Dartelli knew it was true: Hartford people carried inordinate amounts of insurance, the same as Rochesterians used only Kodak film. But what this meant to Dartelli—what Gorman was suggesting—carried a personal agenda for the detective. The last thing that Dartelli wanted was to go hat in hand to Ginny Rice asking for favors. And she was the only insurance person that he could think of.
I won’t do it,
Dartelli promised himself.
A promise broken with his next phone call.
By five o’clock on a hot August day, the Jennings Street booking room held an air of confusion: voices shouting; detainees complaining; attorneys arguing; parents protesting; police officers of every rank, dress, and both sexes attempting to manage the chaos. The special task force on gang violence had brought in twenty-three Hispanic teens for booking and questioning. Dartelli and others had been enlisted for the raid.
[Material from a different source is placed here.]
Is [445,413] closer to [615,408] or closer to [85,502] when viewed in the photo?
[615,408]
The air-conditioning had failed two hours earlier. The air hung heavy with the tangy odor of perspiration and the deafening roar of constant cursing and swearing. The room, like the building, combined cream-colored cinder block walls with vinyl tiled floors in a urine white. The acoustic ceiling tiles were stained from the leaks that had been ongoing throughout the building for the past three years. The place reminded Dartelli of a cross between a post office and a prison. At the moment, it felt more like a high school principal’s office.
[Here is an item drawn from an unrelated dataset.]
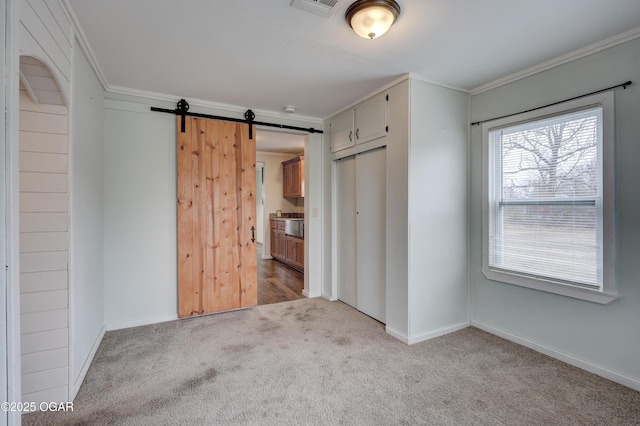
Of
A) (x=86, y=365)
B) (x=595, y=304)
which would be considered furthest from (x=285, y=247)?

Dartelli was consulting with a fellow detective on how to book one of the kids found in possession of a nine-inch switchblade. The two were speaking in normal voices despite the cacophony. He glanced up as a red file folder squirted between a pair of bodies, and he registered that this folder was directed at him. It shook, inviting him to take hold. And then he saw attached to the folder a graceful, feminine hand, and attached to this hand, an elegantly muscled and tan forearm covered in fine, sun-bleached hairs. Before he saw her face, he identified the voice of Abby Lang.